How much it costs you to earn AGI as a whole are considered delivery costs. Payroll is the largest piece of the delivery-cost pie, but there are other things factored in, such as  licensing fees or stock footage library costs. But your payroll is one of the most important pieces of data that you have. 

When it comes to this so-called delivery payroll, you must understand what you’re looking at. This is the foundation for an agency's profitability. You can go and try to cut your overhead all you want, but half the time that's not the problem. It's about the ratio of cost in your delivery team to how much income they can generate. If that's healthy, everything else tends to take care of itself. 

There are ways to improve your delivery margin. The first thing you can do is decrease your cost (much easier said than done), which isn't feasible a lot of the time. So how does an agency get its team to make more money with the available capacity that it has? One lever for that is your average billable rate and another is your utilization.  

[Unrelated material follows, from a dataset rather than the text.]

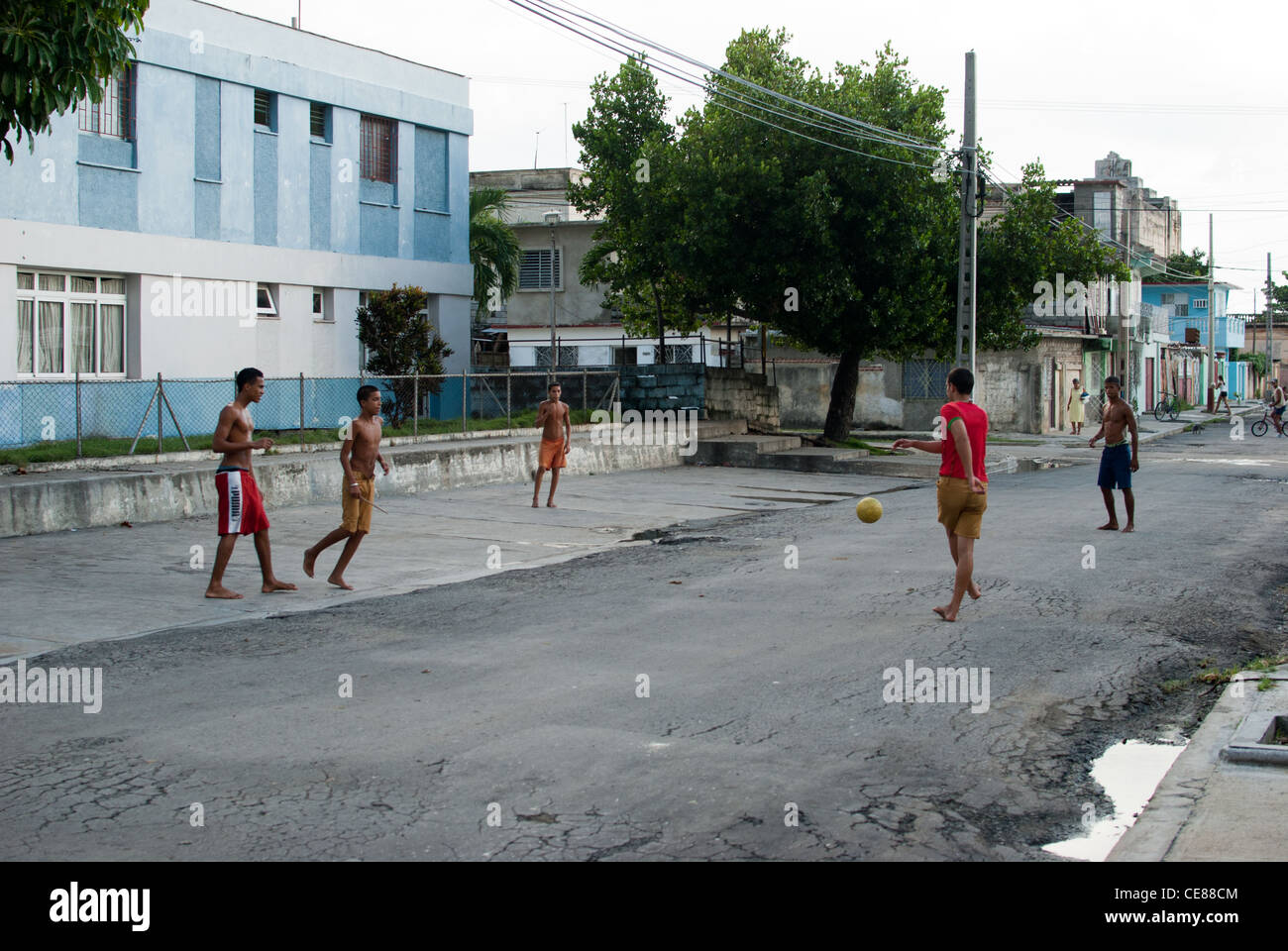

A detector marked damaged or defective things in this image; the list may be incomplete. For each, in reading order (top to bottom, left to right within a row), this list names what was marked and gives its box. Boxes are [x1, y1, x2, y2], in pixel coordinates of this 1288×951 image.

cracked asphalt [2, 425, 1288, 860]
pothole in road [1040, 731, 1179, 860]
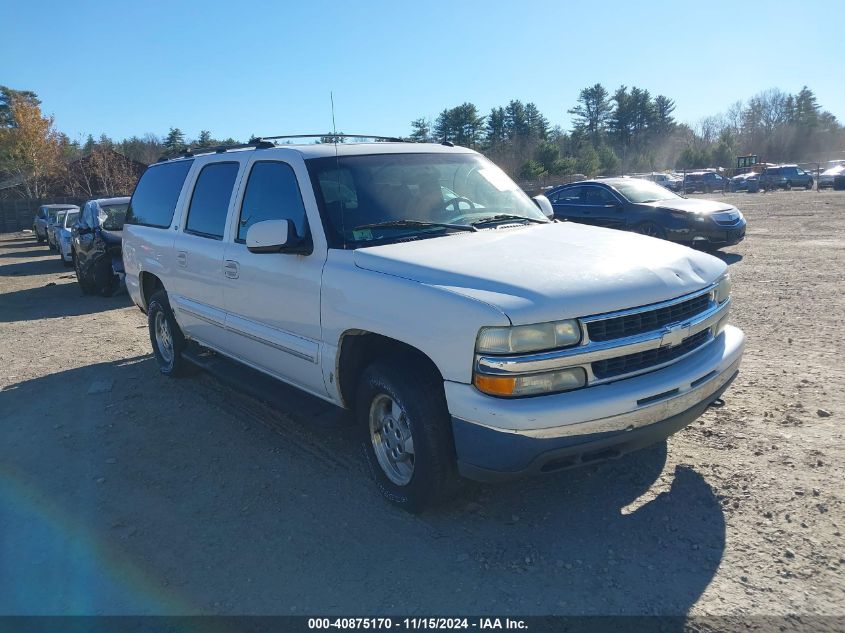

Imagine a team has 10,000 hours of capacity. If they're doing a 50% utilization, that's 5,000 hours per year that they are earning revenue for the business. And if they earn $100 per hour, then that team can earn $500,000 in AGI. If the average billable rate at 5,000 hours per year increases to $125, now all of a sudden that same team is earning $625,000. That's a massive improvement. That could be the difference between losing money and being very profitable. 

  

Take it a step further. If a higher billable rate is combined with a 60% utilization, the agency goes from 5,000 to 6,000 hours of utilized time at that $125 rate, and now they're making $750,000 in AGI. That's a 50% increase relative to the earlier example. The team hasn't changed, the payroll hasn't changed, overhead probably hasn't changed — all that happened was the optimization of two vital metrics that too often go overlooked by agencies of all sizes. 

In the end, understanding metrics can help you increase profitability without ever taking on a new client. The trick to this is understanding the important parts of utilization. If you can increase billable hours and employee utilization in a meaningful and intentional way, you can increase your profit margins.